Charles FitzRoy, 3rd Baron Southampton (28 September 1804 – 16 July 1872) was a British peer.
The son of George FitzRoy, 2nd Baron Southampton, he succeeded his father in 1810. He was the grandson of Charles FitzRoy, 1st Baron Southampton and Anne Warren, the daughter and co-heir of Adml. Sir Peter Warren and a descendant of the Schuyler family, the Van Cortlandt family, and the Delancey family, all from British North America.

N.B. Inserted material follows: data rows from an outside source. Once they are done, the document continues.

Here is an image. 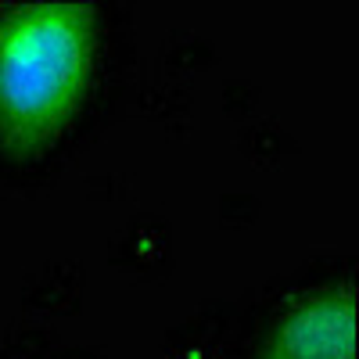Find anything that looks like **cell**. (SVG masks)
Segmentation results:
<instances>
[{"instance_id": "1", "label": "cell", "mask_w": 359, "mask_h": 359, "mask_svg": "<svg viewBox=\"0 0 359 359\" xmlns=\"http://www.w3.org/2000/svg\"><path fill=\"white\" fill-rule=\"evenodd\" d=\"M97 57V15L83 0H36L0 18V151L29 162L79 115Z\"/></svg>"}, {"instance_id": "2", "label": "cell", "mask_w": 359, "mask_h": 359, "mask_svg": "<svg viewBox=\"0 0 359 359\" xmlns=\"http://www.w3.org/2000/svg\"><path fill=\"white\" fill-rule=\"evenodd\" d=\"M359 298L352 284L309 291L266 331L255 359H355Z\"/></svg>"}]
</instances>
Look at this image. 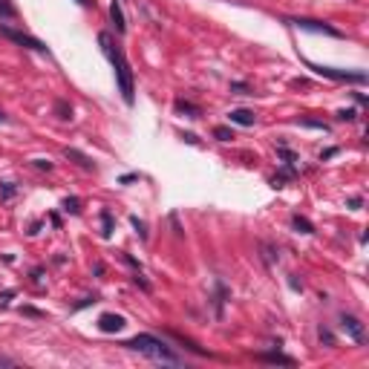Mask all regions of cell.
I'll use <instances>...</instances> for the list:
<instances>
[{
	"instance_id": "cell-18",
	"label": "cell",
	"mask_w": 369,
	"mask_h": 369,
	"mask_svg": "<svg viewBox=\"0 0 369 369\" xmlns=\"http://www.w3.org/2000/svg\"><path fill=\"white\" fill-rule=\"evenodd\" d=\"M297 124H303V127H315V130H323V133L329 130L323 121H312V118H297Z\"/></svg>"
},
{
	"instance_id": "cell-3",
	"label": "cell",
	"mask_w": 369,
	"mask_h": 369,
	"mask_svg": "<svg viewBox=\"0 0 369 369\" xmlns=\"http://www.w3.org/2000/svg\"><path fill=\"white\" fill-rule=\"evenodd\" d=\"M306 67L315 69L318 75L329 78V81H352V84H367V72H346V69L323 67V64H312V61H306Z\"/></svg>"
},
{
	"instance_id": "cell-21",
	"label": "cell",
	"mask_w": 369,
	"mask_h": 369,
	"mask_svg": "<svg viewBox=\"0 0 369 369\" xmlns=\"http://www.w3.org/2000/svg\"><path fill=\"white\" fill-rule=\"evenodd\" d=\"M231 92H236V95H251V87L248 84H231Z\"/></svg>"
},
{
	"instance_id": "cell-10",
	"label": "cell",
	"mask_w": 369,
	"mask_h": 369,
	"mask_svg": "<svg viewBox=\"0 0 369 369\" xmlns=\"http://www.w3.org/2000/svg\"><path fill=\"white\" fill-rule=\"evenodd\" d=\"M257 361H266V364H283V367H294V358L288 355H280V352H260Z\"/></svg>"
},
{
	"instance_id": "cell-17",
	"label": "cell",
	"mask_w": 369,
	"mask_h": 369,
	"mask_svg": "<svg viewBox=\"0 0 369 369\" xmlns=\"http://www.w3.org/2000/svg\"><path fill=\"white\" fill-rule=\"evenodd\" d=\"M64 211H69V214H81V199H75V196H72V199H64Z\"/></svg>"
},
{
	"instance_id": "cell-7",
	"label": "cell",
	"mask_w": 369,
	"mask_h": 369,
	"mask_svg": "<svg viewBox=\"0 0 369 369\" xmlns=\"http://www.w3.org/2000/svg\"><path fill=\"white\" fill-rule=\"evenodd\" d=\"M124 326H127V320L121 318V315H113V312H104L98 318V329L107 332V335H110V332H121Z\"/></svg>"
},
{
	"instance_id": "cell-24",
	"label": "cell",
	"mask_w": 369,
	"mask_h": 369,
	"mask_svg": "<svg viewBox=\"0 0 369 369\" xmlns=\"http://www.w3.org/2000/svg\"><path fill=\"white\" fill-rule=\"evenodd\" d=\"M355 116H358L355 110H340V113H337V118H340V121H352Z\"/></svg>"
},
{
	"instance_id": "cell-22",
	"label": "cell",
	"mask_w": 369,
	"mask_h": 369,
	"mask_svg": "<svg viewBox=\"0 0 369 369\" xmlns=\"http://www.w3.org/2000/svg\"><path fill=\"white\" fill-rule=\"evenodd\" d=\"M130 222H133V228L138 231V236H141V239H147V231H144V222H138L136 217H130Z\"/></svg>"
},
{
	"instance_id": "cell-6",
	"label": "cell",
	"mask_w": 369,
	"mask_h": 369,
	"mask_svg": "<svg viewBox=\"0 0 369 369\" xmlns=\"http://www.w3.org/2000/svg\"><path fill=\"white\" fill-rule=\"evenodd\" d=\"M340 326H343V332L352 337L355 343H364V340H367V329H364V323L355 318V315H346V312H343V315H340Z\"/></svg>"
},
{
	"instance_id": "cell-4",
	"label": "cell",
	"mask_w": 369,
	"mask_h": 369,
	"mask_svg": "<svg viewBox=\"0 0 369 369\" xmlns=\"http://www.w3.org/2000/svg\"><path fill=\"white\" fill-rule=\"evenodd\" d=\"M0 35L9 38V41L17 44V46H26V49H35V52H49L44 41H38V38H32V35H26V32H20V29H12V26H6V23H0Z\"/></svg>"
},
{
	"instance_id": "cell-20",
	"label": "cell",
	"mask_w": 369,
	"mask_h": 369,
	"mask_svg": "<svg viewBox=\"0 0 369 369\" xmlns=\"http://www.w3.org/2000/svg\"><path fill=\"white\" fill-rule=\"evenodd\" d=\"M320 343H326V346H335V335H332V332H329V329H323V326H320Z\"/></svg>"
},
{
	"instance_id": "cell-23",
	"label": "cell",
	"mask_w": 369,
	"mask_h": 369,
	"mask_svg": "<svg viewBox=\"0 0 369 369\" xmlns=\"http://www.w3.org/2000/svg\"><path fill=\"white\" fill-rule=\"evenodd\" d=\"M12 196H15V184L3 182V199H12Z\"/></svg>"
},
{
	"instance_id": "cell-2",
	"label": "cell",
	"mask_w": 369,
	"mask_h": 369,
	"mask_svg": "<svg viewBox=\"0 0 369 369\" xmlns=\"http://www.w3.org/2000/svg\"><path fill=\"white\" fill-rule=\"evenodd\" d=\"M121 346H127V349H133V352H141V355H147V358H153V361H159V364H182V358L170 349L168 343L162 340V337H156V335H136L130 337V340H124Z\"/></svg>"
},
{
	"instance_id": "cell-11",
	"label": "cell",
	"mask_w": 369,
	"mask_h": 369,
	"mask_svg": "<svg viewBox=\"0 0 369 369\" xmlns=\"http://www.w3.org/2000/svg\"><path fill=\"white\" fill-rule=\"evenodd\" d=\"M67 159H75V162H78V165H81L84 170H95L92 159H90V156H84L81 150H72V147H67Z\"/></svg>"
},
{
	"instance_id": "cell-1",
	"label": "cell",
	"mask_w": 369,
	"mask_h": 369,
	"mask_svg": "<svg viewBox=\"0 0 369 369\" xmlns=\"http://www.w3.org/2000/svg\"><path fill=\"white\" fill-rule=\"evenodd\" d=\"M98 44H101V52L110 58V64H113V69H116L118 92H121L124 104H133V101H136L133 69H130V64H127V58H124L121 46H116V41H113V35H110V32H101V35H98Z\"/></svg>"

On 23 February 1826, he married Harriet Stanhope, granddaughter of William Stanhope, 2nd Earl of Harrington; they had no children. She died in 1860.
Southampton took his seat in the House of Lords on 10 June 1828. He was originally a Whig in politics but, having voted against the Reform Act 1832, he became a Conservative. He was Lord Lieutenant of Northamptonshire, from 1867 until his death. His seat was Whittlebury Lodge, Towcester, Northamptonshire.
In 1842, after being (ninth) Master of the Quorn Hunt from 1827 to 1831, he took over the Mastership of the Grafton Hunt from George FitzRoy, 4th Duke of Grafton, his father's cousin, and remained its Master until 1862.
On his retirement from the Mastership of the Quorn Hunt he sold that pack to Sir Harry Goodricke, 7th Bt. For the Grafton he bought hounds from the brewery magnate Harvey Combe, who had purchased them from the renowned sportsman George Osbaldeston; in 1847 more hounds were bought from the impoverished 4th Earl of Shannon. Lord Southampton hunted the Grafton pack entirely at his own cost, without subscription from any members of the Hunt.